Walmart

Walmart

In-House

Expo

Overview

When your experimentation infrastructure fails during Black Friday, you're flying blind at precisely the moment decisions matter most. That was the reality Walmart faced with its earlier Lambda architecture for A/B testing—a dual-system design where batch and streaming layers diverged under peak load, delivering stale or inconsistent metrics during the highest-traffic hours of the year. Expo, built by WalmartLabs, replaced that architecture with a unified Spark Structured Streaming pipeline capable of processing 30,000 to 60,000 events per second across eight tenants (mobile apps, walmart.com, and other digital properties), computing experiment metrics at minute-level granularity and surfacing anomalies in real time. The system detects anomalous trends and false positives as experiments run, providing early warning for problematic tests before they damage customer experience.

The platform reflects a specific set of constraints that come with running experiments at the world's largest retailer. Traffic is extreme and spiky, seasonality is acute, and the cost of a bad shipping decision—or a missed positive signal—is measured in billions. Expo needed to handle not just volume but also the operational reality that events arrive late (mobile clients buffer telemetry, networks hiccup), experiments span heterogeneous surfaces with different instrumentation, and multiple business units must run concurrent tests without cross-contamination.
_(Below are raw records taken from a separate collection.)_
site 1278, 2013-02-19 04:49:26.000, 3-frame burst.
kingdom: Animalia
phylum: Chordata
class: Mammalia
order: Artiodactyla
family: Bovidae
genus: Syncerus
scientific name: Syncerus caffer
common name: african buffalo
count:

The system's design choices—two-phase aggregation, 10-minute watermarks for late-arriving events, geographic redundancy with mirrored Spark jobs in separate data centers—are direct responses to those constraints. Treatment assignment relies on hashing algorithms that consistently map users to experiments based on combinations of experiment ID and user ID, ensuring stable assignment throughout an experiment's lifetime rather than relying on runtime randomization that could produce inconsistent groupings.

Beyond the core infrastructure, Walmart's experimentation practice layers additional statistical methods on top of Expo's data collection. CUPED is used for variance reduction, with reported reductions of 5–20% across interfaces, compressing experimentation lifecycles by reaching reliable conclusions faster. Interleaving—described in detail by Garima Choudhary and colleagues at Walmart Global Tech—accelerates search algorithm comparison by blending ranked results from two competing models into a single search results page shown to the same users simultaneously. Three variants are employed: Balanced Interleaving, Team Draft Interleaving, and Probabilistic Interleaving, with Balanced Interleaving noted to introduce bias when both algorithms return the same items in different orders. Each customer interaction in interleaving provides attribution intelligence—clicks and add-to-cart actions are credited to the algorithm that surfaced the item—compressing feedback loops from weeks to days. Promising models identified through interleaving then graduate to larger-scale A/B testing through Expo. Causal forest and quasi-experimental methods like propensity score matching and difference-in-differences handle cases where full randomization isn't feasible—marketing campaign evaluation being a primary example.

Architecture & Approach

Expo's pipeline begins with event ingestion into Apache Kafka, where user interactions from all eight tenants are queued by session identifier. From there, a two-phase Spark Structured Streaming pipeline—written in Scala and running on 180-core instances—performs the heavy lifting. The first phase aggregates raw events into session-level summaries every minute: grouping by session ID, classifying events by experimental variant, and computing per-session metrics like conversion flags, revenue, and engagement measures including clicks and add-to-cart actions. The second phase rolls these session summaries into population-level aggregates per minute per variant, producing the time-series data that experiment owners actually monitor. Structured Streaming's consistency guarantee—that output at any point is equivalent to executing a batch job on a prefix of the data—prevents the subtle divergence bugs that plagued the earlier Lambda approach, where batch and streaming layers could disagree about the same metric.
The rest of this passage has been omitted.